Your instructions ::
Reproduce the lines of the records starting with the line containing "What is the distance from where" and continuing through the line containing "257 centimetres", with both of those lines included. Leave the pictures out of your copy.

* Start Input for this task *

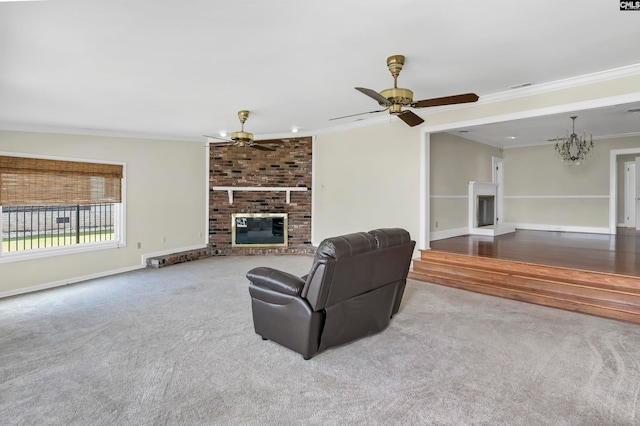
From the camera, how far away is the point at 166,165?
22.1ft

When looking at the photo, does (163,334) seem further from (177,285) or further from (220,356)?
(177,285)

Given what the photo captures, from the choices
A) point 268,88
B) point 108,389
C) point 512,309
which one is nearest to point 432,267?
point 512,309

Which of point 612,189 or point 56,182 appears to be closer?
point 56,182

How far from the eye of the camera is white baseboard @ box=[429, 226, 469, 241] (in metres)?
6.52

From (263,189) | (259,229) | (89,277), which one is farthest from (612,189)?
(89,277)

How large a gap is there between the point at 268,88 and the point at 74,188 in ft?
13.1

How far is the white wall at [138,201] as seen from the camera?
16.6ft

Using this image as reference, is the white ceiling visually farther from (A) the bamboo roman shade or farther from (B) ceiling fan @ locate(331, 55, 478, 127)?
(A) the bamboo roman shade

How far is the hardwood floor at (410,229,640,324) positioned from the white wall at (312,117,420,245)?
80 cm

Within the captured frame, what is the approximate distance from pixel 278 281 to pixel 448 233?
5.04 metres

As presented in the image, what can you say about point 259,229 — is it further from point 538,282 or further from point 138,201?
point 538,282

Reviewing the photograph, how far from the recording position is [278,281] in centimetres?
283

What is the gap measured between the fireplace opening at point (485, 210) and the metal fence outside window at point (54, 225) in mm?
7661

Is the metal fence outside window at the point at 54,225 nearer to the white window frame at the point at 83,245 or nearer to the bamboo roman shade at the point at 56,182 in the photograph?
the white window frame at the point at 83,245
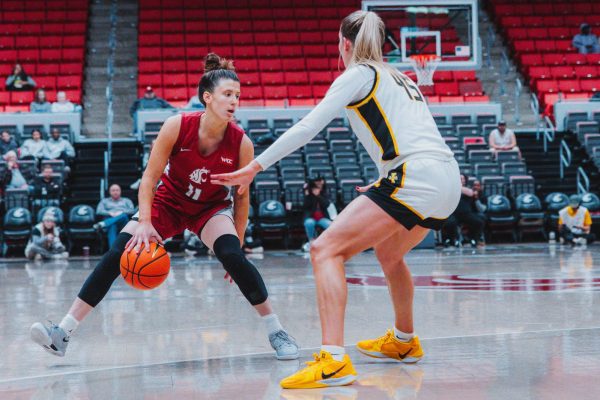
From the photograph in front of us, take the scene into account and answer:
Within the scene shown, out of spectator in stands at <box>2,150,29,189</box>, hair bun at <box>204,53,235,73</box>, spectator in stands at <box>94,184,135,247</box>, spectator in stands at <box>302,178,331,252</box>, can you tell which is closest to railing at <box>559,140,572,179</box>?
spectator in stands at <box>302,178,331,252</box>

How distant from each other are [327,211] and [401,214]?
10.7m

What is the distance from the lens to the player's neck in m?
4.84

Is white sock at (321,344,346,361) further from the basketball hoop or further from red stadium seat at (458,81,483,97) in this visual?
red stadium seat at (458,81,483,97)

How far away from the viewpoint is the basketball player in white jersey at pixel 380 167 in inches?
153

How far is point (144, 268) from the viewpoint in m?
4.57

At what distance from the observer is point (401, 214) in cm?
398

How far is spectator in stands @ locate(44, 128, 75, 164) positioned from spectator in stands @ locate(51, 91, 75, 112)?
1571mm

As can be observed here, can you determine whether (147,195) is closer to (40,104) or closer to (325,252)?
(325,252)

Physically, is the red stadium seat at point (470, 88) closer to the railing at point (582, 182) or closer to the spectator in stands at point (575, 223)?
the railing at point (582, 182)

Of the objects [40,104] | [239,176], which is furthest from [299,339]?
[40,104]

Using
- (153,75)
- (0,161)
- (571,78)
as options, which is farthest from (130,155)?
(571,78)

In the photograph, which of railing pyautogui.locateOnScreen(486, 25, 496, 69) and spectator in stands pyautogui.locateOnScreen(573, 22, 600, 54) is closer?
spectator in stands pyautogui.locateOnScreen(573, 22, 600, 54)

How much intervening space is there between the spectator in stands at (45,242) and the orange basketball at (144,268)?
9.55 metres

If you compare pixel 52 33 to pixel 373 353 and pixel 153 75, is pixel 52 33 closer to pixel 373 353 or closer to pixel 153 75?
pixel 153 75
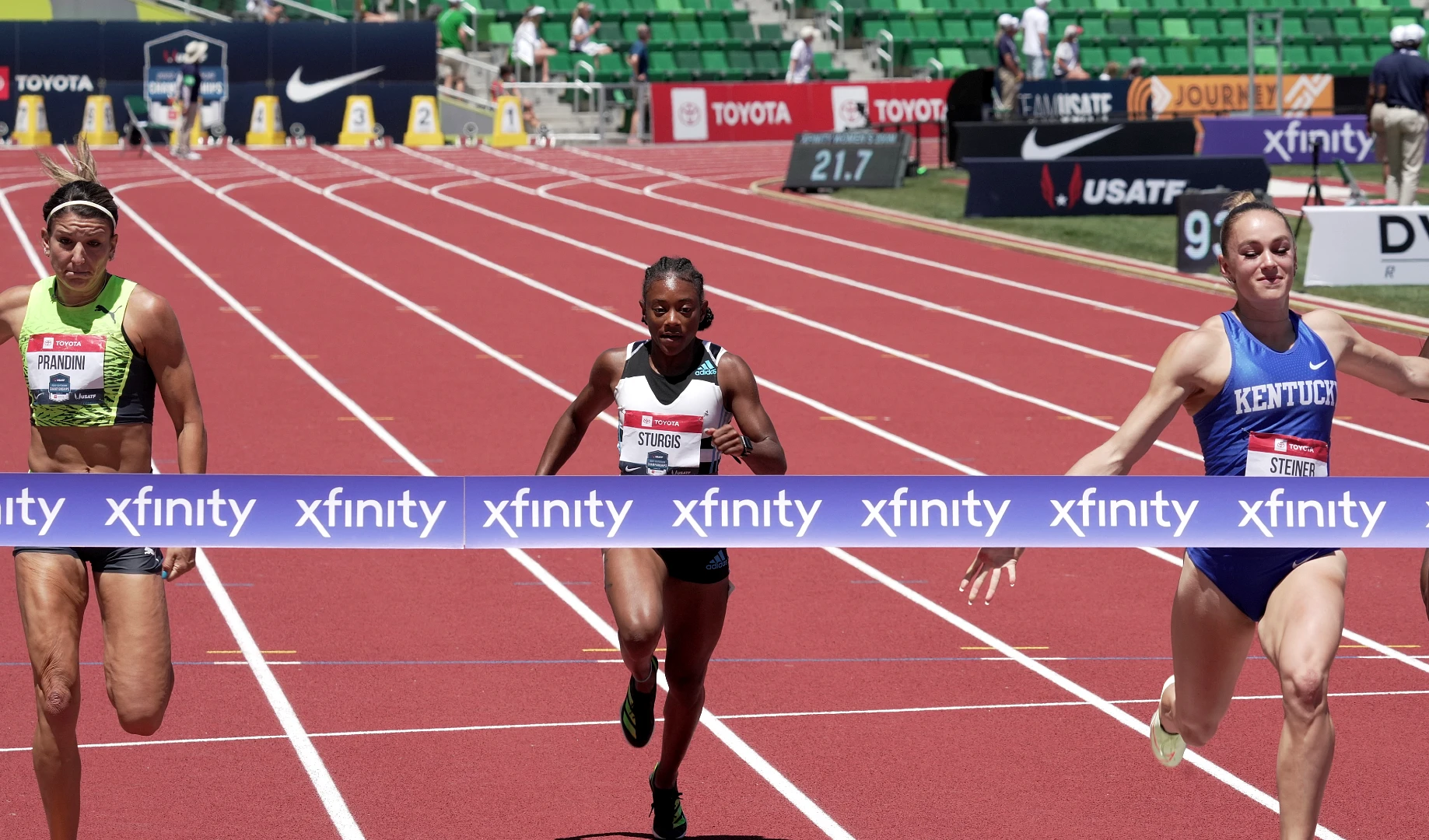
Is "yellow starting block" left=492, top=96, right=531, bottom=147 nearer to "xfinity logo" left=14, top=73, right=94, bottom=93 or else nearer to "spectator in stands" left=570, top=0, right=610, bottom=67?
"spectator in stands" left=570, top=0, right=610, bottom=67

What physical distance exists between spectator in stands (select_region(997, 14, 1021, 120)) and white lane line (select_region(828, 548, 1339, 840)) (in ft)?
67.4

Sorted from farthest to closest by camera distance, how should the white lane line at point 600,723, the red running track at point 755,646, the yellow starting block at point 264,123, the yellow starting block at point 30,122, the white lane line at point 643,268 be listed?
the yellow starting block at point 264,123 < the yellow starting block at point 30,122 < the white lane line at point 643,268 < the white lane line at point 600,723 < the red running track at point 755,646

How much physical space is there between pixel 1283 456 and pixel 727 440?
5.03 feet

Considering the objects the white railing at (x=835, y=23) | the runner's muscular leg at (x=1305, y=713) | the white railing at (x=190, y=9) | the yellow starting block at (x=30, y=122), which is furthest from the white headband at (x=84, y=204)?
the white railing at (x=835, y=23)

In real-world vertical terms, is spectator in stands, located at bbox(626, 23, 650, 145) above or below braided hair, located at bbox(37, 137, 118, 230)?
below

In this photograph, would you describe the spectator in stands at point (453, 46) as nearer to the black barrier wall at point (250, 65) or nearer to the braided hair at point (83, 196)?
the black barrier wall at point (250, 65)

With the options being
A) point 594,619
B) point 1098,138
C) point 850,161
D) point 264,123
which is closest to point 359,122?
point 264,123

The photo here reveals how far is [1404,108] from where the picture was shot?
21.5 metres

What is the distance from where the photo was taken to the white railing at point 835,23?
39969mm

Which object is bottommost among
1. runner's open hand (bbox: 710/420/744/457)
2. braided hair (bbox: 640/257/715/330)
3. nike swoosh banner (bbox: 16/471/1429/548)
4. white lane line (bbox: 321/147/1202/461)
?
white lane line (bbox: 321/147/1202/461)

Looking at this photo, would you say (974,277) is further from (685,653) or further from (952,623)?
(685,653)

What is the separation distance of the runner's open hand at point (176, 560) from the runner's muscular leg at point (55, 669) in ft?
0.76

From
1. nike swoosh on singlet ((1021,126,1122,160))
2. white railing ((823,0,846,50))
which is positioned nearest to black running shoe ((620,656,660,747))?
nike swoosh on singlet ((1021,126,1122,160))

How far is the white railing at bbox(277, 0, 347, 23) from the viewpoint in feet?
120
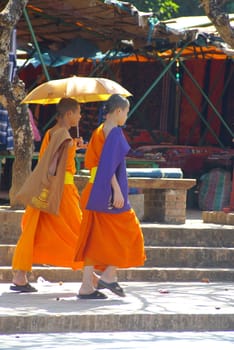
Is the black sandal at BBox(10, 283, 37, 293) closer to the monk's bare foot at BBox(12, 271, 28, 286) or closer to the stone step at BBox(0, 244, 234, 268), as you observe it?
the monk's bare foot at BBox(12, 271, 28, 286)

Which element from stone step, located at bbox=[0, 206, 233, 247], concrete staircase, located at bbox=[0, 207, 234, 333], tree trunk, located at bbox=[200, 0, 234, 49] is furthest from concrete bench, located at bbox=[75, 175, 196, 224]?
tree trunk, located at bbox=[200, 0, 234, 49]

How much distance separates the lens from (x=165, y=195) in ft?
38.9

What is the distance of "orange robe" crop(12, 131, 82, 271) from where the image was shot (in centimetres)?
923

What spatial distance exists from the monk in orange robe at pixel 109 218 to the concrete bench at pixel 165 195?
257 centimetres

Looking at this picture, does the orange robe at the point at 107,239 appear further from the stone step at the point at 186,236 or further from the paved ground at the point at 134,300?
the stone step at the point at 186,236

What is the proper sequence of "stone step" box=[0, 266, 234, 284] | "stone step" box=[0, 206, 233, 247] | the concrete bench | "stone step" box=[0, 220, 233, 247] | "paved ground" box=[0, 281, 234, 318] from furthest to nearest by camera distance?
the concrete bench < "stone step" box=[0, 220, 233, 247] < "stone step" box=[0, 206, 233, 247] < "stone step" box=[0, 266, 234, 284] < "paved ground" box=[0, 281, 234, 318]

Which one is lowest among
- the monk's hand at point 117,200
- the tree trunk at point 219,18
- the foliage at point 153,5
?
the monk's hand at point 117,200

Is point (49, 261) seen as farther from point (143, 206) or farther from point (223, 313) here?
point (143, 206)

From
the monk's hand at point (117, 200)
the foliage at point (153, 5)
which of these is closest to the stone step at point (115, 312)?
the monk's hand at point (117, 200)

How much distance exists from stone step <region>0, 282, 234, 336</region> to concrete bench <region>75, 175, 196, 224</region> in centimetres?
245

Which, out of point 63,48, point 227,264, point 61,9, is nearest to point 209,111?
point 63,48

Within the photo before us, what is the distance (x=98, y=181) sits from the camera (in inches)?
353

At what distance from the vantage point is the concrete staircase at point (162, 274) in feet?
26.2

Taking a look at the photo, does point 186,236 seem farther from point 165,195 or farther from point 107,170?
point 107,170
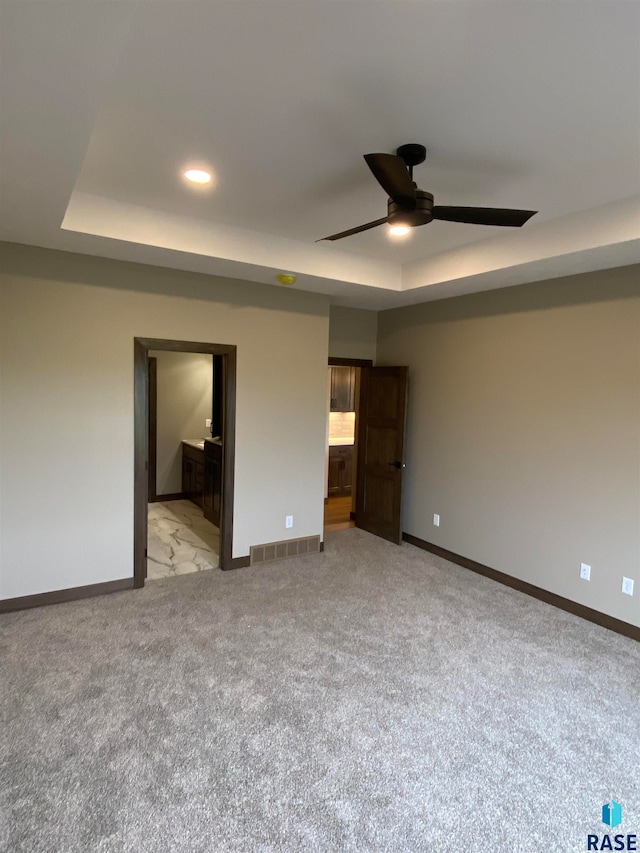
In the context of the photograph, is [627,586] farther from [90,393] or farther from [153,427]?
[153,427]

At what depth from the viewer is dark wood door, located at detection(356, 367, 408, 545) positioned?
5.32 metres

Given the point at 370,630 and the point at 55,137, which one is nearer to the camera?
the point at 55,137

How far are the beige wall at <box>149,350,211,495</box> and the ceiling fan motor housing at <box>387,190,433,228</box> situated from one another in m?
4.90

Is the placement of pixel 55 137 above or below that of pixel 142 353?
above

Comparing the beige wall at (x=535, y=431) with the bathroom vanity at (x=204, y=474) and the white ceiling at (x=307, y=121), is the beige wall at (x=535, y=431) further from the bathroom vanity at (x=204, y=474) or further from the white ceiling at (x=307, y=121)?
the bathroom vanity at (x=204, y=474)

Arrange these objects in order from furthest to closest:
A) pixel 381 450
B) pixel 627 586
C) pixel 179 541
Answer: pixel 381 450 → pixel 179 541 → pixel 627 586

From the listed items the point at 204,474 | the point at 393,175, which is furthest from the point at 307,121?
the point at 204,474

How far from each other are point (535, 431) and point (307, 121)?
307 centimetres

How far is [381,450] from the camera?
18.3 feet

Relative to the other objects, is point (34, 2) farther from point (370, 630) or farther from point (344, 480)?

* End Input for this task *

The output ::
What is the distance from where the photo was taken to the white railing at point 835,23?
39969mm

Which object is bottommost among
1. runner's open hand (bbox: 710/420/744/457)
2. braided hair (bbox: 640/257/715/330)
3. nike swoosh banner (bbox: 16/471/1429/548)
4. white lane line (bbox: 321/147/1202/461)
?
white lane line (bbox: 321/147/1202/461)

Looking at this photo, would you say (974,277) is further from (685,653) or further from (952,623)?
(685,653)

What is the separation distance of the runner's open hand at point (176, 560) from the runner's muscular leg at point (55, 669) in ft?
0.76

From
1. nike swoosh on singlet ((1021,126,1122,160))
2. white railing ((823,0,846,50))
which is positioned nearest to black running shoe ((620,656,660,747))?
nike swoosh on singlet ((1021,126,1122,160))

How far is the white railing at bbox(277, 0, 347, 23) from the viewpoint in feet?
120
Is the black sandal at BBox(10, 283, 37, 293) closer to the monk's bare foot at BBox(12, 271, 28, 286) or closer to the stone step at BBox(0, 244, 234, 268), as you observe it?
the monk's bare foot at BBox(12, 271, 28, 286)

Which element from stone step, located at bbox=[0, 206, 233, 247], concrete staircase, located at bbox=[0, 207, 234, 333], tree trunk, located at bbox=[200, 0, 234, 49] is furthest from concrete bench, located at bbox=[75, 175, 196, 224]?
tree trunk, located at bbox=[200, 0, 234, 49]

How much distance separates the lens from (x=165, y=195) in ft?
38.9

What is the distance of "orange robe" crop(12, 131, 82, 271) from where the image was shot (in centimetres)?
923

What spatial distance exists from the monk in orange robe at pixel 109 218 to the concrete bench at pixel 165 195?
257 centimetres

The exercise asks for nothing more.